(Provided data)
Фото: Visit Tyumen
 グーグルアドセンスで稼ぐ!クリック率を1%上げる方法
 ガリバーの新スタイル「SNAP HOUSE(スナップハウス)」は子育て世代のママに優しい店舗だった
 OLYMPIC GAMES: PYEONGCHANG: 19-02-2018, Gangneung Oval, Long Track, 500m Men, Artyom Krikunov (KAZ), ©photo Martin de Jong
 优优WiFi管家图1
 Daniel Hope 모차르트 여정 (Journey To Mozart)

(Goal of the exercise)
From the first line to the last, repeat the records exactly.

(Output of the exercise)
Фото: Visit Tyumen
 グーグルアドセンスで稼ぐ!クリック率を1%上げる方法
 ガリバーの新スタイル「SNAP HOUSE(スナップハウス)」は子育て世代のママに優しい店舗だった
 OLYMPIC GAMES: PYEONGCHANG: 19-02-2018, Gangneung Oval, Long Track, 500m Men, Artyom Krikunov (KAZ), ©photo Martin de Jong
 优优WiFi管家图1
 Daniel Hope 모차르트 여정 (Journey To Mozart)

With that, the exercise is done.